§ EXERCISE GOAL: Copy only what runs from the line containing "In terms of" to the last line, both included, keeping it exact and omitting pictures.
___
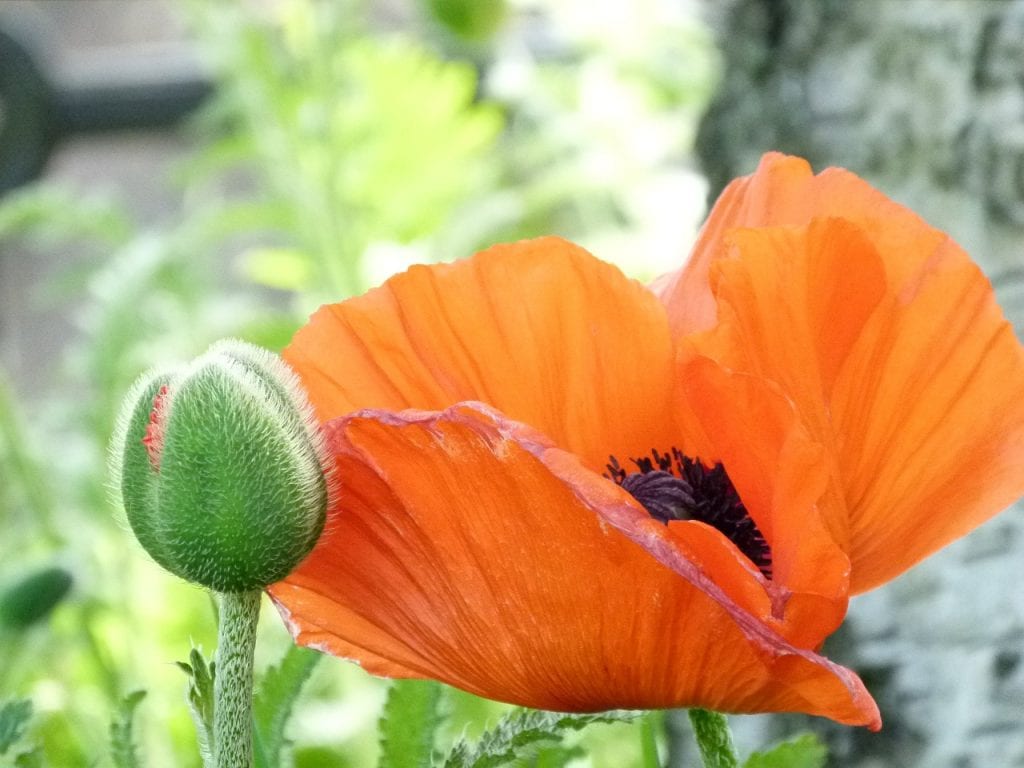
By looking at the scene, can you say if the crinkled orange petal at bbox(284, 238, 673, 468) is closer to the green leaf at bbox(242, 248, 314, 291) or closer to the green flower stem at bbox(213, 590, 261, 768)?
the green flower stem at bbox(213, 590, 261, 768)

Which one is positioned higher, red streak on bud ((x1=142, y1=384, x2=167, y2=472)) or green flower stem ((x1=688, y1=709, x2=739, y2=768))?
red streak on bud ((x1=142, y1=384, x2=167, y2=472))

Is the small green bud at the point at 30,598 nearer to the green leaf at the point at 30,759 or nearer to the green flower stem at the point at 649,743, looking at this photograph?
the green leaf at the point at 30,759

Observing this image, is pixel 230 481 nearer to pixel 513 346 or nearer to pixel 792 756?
pixel 513 346

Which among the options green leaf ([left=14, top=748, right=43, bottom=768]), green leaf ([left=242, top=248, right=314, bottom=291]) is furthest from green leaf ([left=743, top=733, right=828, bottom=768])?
green leaf ([left=242, top=248, right=314, bottom=291])

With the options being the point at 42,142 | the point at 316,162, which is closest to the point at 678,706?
the point at 316,162

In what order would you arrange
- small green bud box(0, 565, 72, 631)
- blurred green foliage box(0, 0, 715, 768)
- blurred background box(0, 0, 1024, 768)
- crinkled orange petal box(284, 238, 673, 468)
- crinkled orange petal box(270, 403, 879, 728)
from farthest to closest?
blurred green foliage box(0, 0, 715, 768) → blurred background box(0, 0, 1024, 768) → small green bud box(0, 565, 72, 631) → crinkled orange petal box(284, 238, 673, 468) → crinkled orange petal box(270, 403, 879, 728)

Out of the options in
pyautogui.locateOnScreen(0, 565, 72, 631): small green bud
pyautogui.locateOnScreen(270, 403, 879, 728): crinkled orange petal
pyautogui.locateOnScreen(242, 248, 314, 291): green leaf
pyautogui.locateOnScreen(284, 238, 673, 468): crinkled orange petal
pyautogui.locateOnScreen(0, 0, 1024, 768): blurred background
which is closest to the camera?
pyautogui.locateOnScreen(270, 403, 879, 728): crinkled orange petal

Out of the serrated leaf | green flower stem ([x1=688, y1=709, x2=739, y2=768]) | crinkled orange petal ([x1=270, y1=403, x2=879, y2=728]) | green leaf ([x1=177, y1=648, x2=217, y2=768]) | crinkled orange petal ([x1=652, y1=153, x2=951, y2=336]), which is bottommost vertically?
the serrated leaf

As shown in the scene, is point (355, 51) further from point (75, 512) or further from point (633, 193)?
point (75, 512)
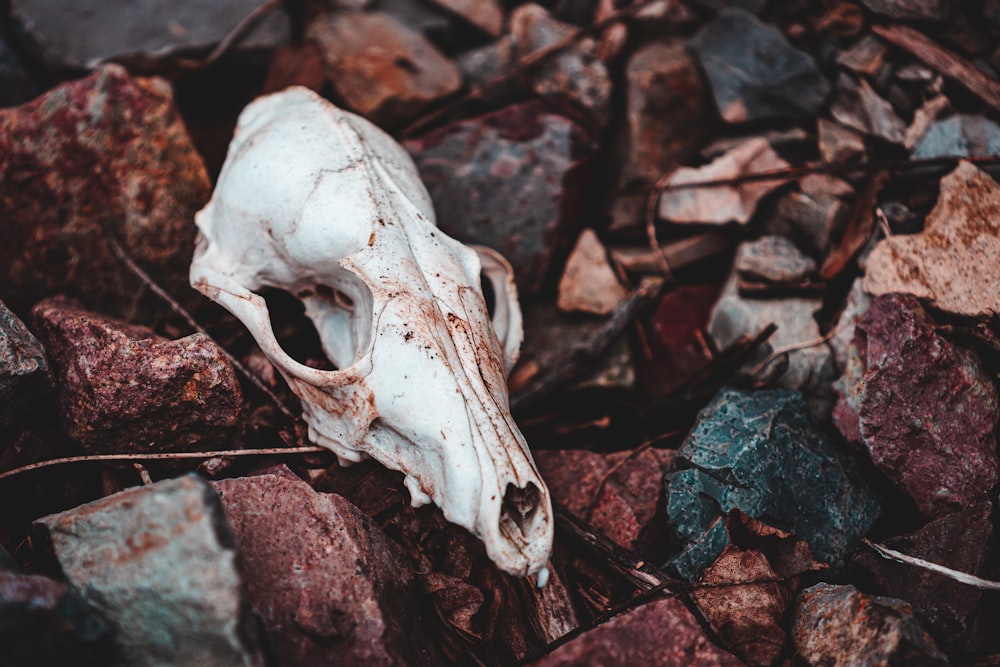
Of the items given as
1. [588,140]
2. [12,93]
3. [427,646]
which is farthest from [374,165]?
[12,93]

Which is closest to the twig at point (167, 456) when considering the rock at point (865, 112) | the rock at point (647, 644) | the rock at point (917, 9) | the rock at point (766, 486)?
the rock at point (647, 644)

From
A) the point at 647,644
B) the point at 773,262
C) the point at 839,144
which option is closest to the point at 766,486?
the point at 647,644

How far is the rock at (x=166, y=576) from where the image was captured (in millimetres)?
1736

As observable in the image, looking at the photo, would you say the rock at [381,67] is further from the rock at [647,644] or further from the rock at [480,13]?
the rock at [647,644]

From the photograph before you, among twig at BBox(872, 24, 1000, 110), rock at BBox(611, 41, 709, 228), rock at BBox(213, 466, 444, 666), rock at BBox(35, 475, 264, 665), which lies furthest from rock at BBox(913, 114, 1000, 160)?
rock at BBox(35, 475, 264, 665)

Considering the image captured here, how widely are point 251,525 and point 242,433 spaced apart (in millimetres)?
578

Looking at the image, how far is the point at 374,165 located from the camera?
8.91ft

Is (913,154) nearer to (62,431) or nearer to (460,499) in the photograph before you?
(460,499)

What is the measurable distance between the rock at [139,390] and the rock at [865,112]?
119 inches

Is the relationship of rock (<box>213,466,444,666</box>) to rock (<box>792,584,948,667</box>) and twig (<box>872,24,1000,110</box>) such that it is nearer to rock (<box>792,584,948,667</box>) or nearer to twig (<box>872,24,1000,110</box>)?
rock (<box>792,584,948,667</box>)

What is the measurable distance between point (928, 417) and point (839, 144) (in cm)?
146

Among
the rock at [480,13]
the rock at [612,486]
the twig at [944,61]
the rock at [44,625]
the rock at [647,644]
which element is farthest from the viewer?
the rock at [480,13]

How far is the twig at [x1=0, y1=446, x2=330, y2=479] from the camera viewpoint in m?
2.33

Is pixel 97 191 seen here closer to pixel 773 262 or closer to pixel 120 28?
pixel 120 28
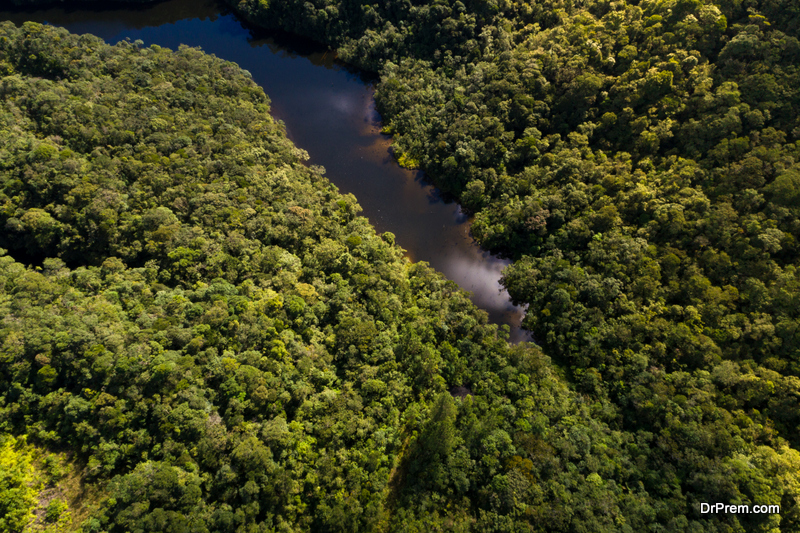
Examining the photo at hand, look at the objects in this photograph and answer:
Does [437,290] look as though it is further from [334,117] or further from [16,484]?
[16,484]

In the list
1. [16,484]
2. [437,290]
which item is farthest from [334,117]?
[16,484]

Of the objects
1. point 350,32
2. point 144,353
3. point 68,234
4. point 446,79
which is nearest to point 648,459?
point 144,353

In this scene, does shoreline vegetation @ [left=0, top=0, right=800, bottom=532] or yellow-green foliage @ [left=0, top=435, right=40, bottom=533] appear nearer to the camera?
yellow-green foliage @ [left=0, top=435, right=40, bottom=533]

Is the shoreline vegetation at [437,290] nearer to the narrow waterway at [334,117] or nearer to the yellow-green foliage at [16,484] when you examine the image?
the yellow-green foliage at [16,484]

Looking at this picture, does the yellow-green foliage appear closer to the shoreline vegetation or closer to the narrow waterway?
the shoreline vegetation

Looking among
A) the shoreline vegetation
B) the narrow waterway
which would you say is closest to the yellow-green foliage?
the shoreline vegetation

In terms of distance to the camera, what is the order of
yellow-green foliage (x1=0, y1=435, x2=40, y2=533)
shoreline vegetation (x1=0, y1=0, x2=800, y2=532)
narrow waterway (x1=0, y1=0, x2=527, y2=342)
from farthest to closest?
narrow waterway (x1=0, y1=0, x2=527, y2=342) < shoreline vegetation (x1=0, y1=0, x2=800, y2=532) < yellow-green foliage (x1=0, y1=435, x2=40, y2=533)

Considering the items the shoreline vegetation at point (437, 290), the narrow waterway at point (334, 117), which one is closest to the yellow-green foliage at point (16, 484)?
the shoreline vegetation at point (437, 290)
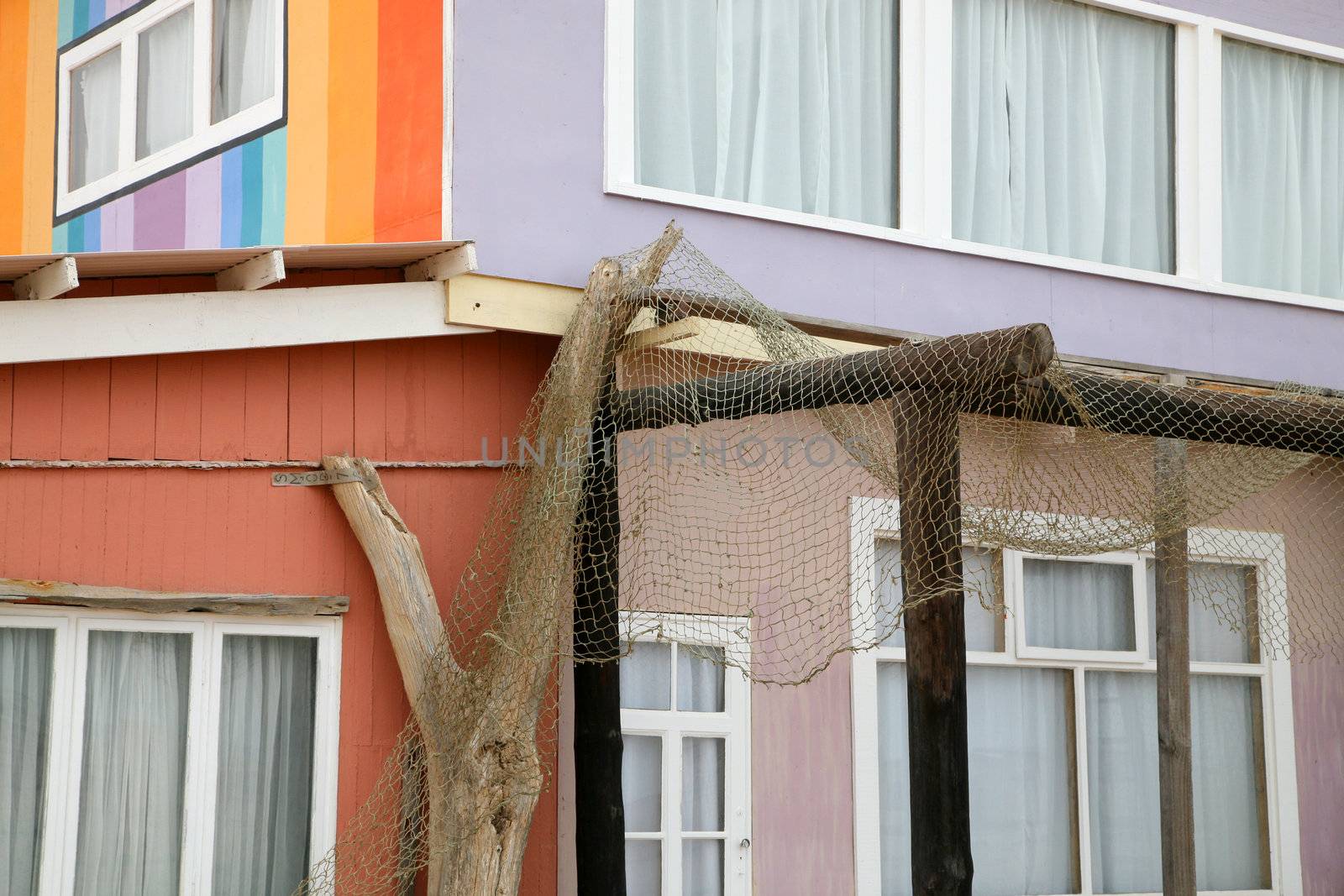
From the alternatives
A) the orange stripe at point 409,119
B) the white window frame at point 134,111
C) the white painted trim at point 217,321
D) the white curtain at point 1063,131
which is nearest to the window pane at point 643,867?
the white painted trim at point 217,321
___
§ EXPECTED OUTPUT:
In terms of distance to the camera, what is the order of
yellow-green foliage (x1=0, y1=435, x2=40, y2=533)
shoreline vegetation (x1=0, y1=0, x2=800, y2=532)
narrow waterway (x1=0, y1=0, x2=527, y2=342)
from farthest to closest?
narrow waterway (x1=0, y1=0, x2=527, y2=342) < shoreline vegetation (x1=0, y1=0, x2=800, y2=532) < yellow-green foliage (x1=0, y1=435, x2=40, y2=533)

Considering the items the shoreline vegetation at point (437, 290), the narrow waterway at point (334, 117), which one is closest to the yellow-green foliage at point (16, 484)?
the shoreline vegetation at point (437, 290)
From the alternatives
A) the orange stripe at point 409,119
B) the white window frame at point 134,111
C) the white painted trim at point 217,321
D) the white curtain at point 1063,131
which is nearest to the window pane at point 643,867?
the white painted trim at point 217,321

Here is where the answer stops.